### Aufgabenstellung 1
Beantworten Sie anhand des Textes zu Mängeln einer gewerblichen Mietsache die folgenden Fragen:
(a) An welchem Datum begann das Mietverhältnis?
(b) Was ist in dem Raum mit der Tür zum Hof nicht vorhanden?
(c) Welche Gefahr entsteht, weil Regenwasser in der Küche durch die Kabelkanäle läuft?
### Aufgabenstellung 2
Führen Sie den Text über die Mängel der gewerblichen Mietsache im Anschluss an seinen letzten Satz weiter.

Gewerbliches Mietobjekt - Mängel der Mietsache

Online-Rechtsberatung
Stand: 13.12.2017
Frage aus der Online-Rechtsberatung:

Wir haben seit längerem (insges. seit zwei Jahren) Probleme mit unserem Vermieter. Das Mietverhältnis ist gewerblich und somit - nach Meinung unseres Vermieters - sind alle nachfolgenden Punkte zu unseren Lasten zu regeln.

Unsere Beanstandungliste:

  1. Die Tür zum Hof ist vollkommen verzogen und es zieht durch die Türritzen heftig rein. Da in dem Raum keine Heizung vorhanden ist, entsteht dort jeden Winter eine mächtige Kältezone.
  2. Die Tür zum Treppenhaus ist völlig aus der Form, so dass dort ein enormer Wärmeverlust im Gastraum entsteht.
  3. In der Kundentoilette (Herren) funktioniert die Spülung eines Pissoirs nicht, dadurch riecht es in der Toilette extrem nach Urin und das schon seit zwei Jahren.
  4. Die Tür zu den Toiletten ist verzogen. Da dort ein weiterer Durchgang zum Hof ist, zieht es auch hier und bringt enormen Wärmeverlust für den Gastraum, außerdem dringt der unangenehme Geruch (s. Punkt 3) bis in den Gastraum vor.
  5. Die Eingangstür vom Imbiss (Holztür) bröselt auseinander, die dort angebrachten Metallprofile lösen sich vom Holz. Es besteht Verletzungsgefahr bei den Kunden (Kinder, Rollstuhlfahrer, usw.).
  6. In der Küche (Herdbereich und Spülbereich) regnet es vom Flachdach rein. Mittlerweile läuft das Regenwasser durch die dort verlegten Kabelkanäle, in denen Strom- und Starkstromleitungen liegen. Hier besteht Kurzschlussgefahr.
  7. Die Absperrhähne für die Wasseranschlüsse zum Imbiss sind festgerostet, dadurch keine Möglichkeit das Wasser im Imbiss abzustellen
  8. Für die Nebenkostenabrechnung 2010 erhalten wir keinen Einblick in die Abrechnungsbelege. Das wird schlichtweg verweigert.

Alle acht Punkte wurden mehrfach (seit Beginn des Mietverhältnisses am 01.03.2010) angesprochen. Es wurde nichts zur Änderung bzw. Verbesserung veranlasst.

### Bereitgestelltes Material
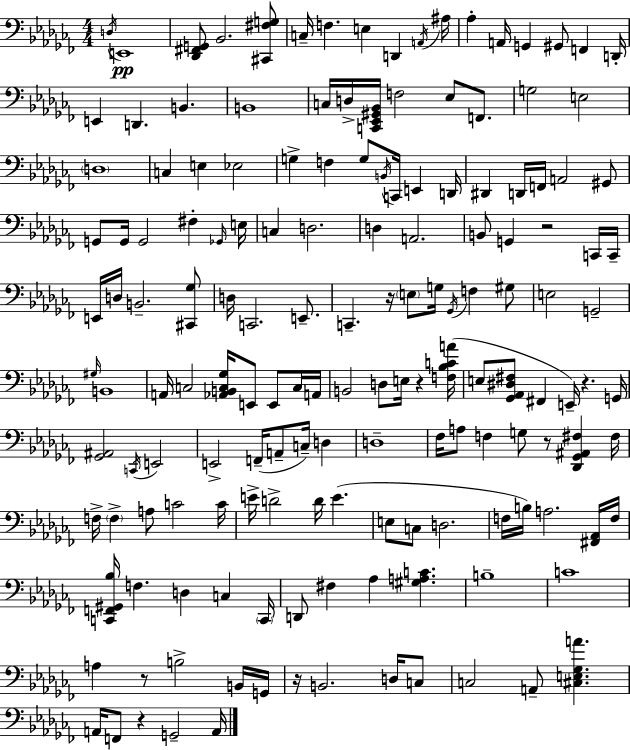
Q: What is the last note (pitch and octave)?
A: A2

### Lösung 1
(a) Am 01.03.2010.
(b) Eine Heizung.
(c) Kurzschlussgefahr.

### Lösung 2
Hierzu unsere Fragen:

  • Wie müssen die Mängel in Schriftform gebracht werden?
  • Welche Fristen müssen eingeräumt werden?
  • Ab wann und in welcher Höhe kann die Miete gemindert werden?
Antwort des Anwalts

Gem. § 535 Abs. 2 BGB ist der Vermieter verpflichtet, die Mietsache - egal ob es sich um einen Gewerbemietvertrag oder einen Wohnraummietvertrag handelt - dem Mieter in einem zum vertragsgemäßen Gebrauch geeigneten Zustand zu überlassen und sie während der Mietzeit entsprechend zu erhalten. Mietminderungsansprüche bestehen nach § 536 BGB für alle Mietverhältnisse, wenn die Mietsache z.Zt. der Überlassung bereits einen Mangel hatte oder ein solcher später auftritt. Eine Mietminderung ist gem. § 536 BGB in dem Umfang gestattet, in dem die Tauglichkeit der Mietsache zum vertragsgemäßen Gebrauch aufgehoben oder gemindert ist, wobei unerhebliche Mängel generell nicht zur Mietminderung berechtigen. Das Recht zur Mietminderung entsteht bei Vorliegen von erheblichen Mängeln kraft Gesetzes, d. h. es muss nicht gesondert eingeklagt werden.
Grundsätzlich ist es bei der gewerblichen Miete möglich, die Minderungsrechte durch Vertrag zu beschränken oder sogar auszuschließen. Bei den nachfolgenden Erläuterungen gehe ich davon aus, dass Ihr Vertrag hierzu keine Regelungen enthält, da Sie diesbezüglich nur erwähnen, der Vermieter berufe sich lediglich auf die Tatsache, dass das Mietverhältnis gewerblich sei. Zur Sicherheit sollten Sie aber in jedem Fall nochmals Ihren Mietvertrag prüfen.
Wir gehen also davon aus, hier gelten die gesetzlichen Vorschriften und damit ist eine Mietminderung generell möglich, sofern entsprechende Mängel vorliegen.
Manchmal lassen sich Vermieter von Mietminderungen allein nicht beeindrucken und beseitigen die Mängel nicht. In solchen Fällen ist nach herrschender Meinung auch die Möglichkeit gegeben, die gesamte Miete zurückzuhalten, bis der Vermieter tätig geworden ist. Nutzt man die Möglichkeit, muss jedoch der Teil der Miete, welcher nicht von einer Mietminderung erfasst wurde, nach Beseitigung der Mängel nachgezahlt werden.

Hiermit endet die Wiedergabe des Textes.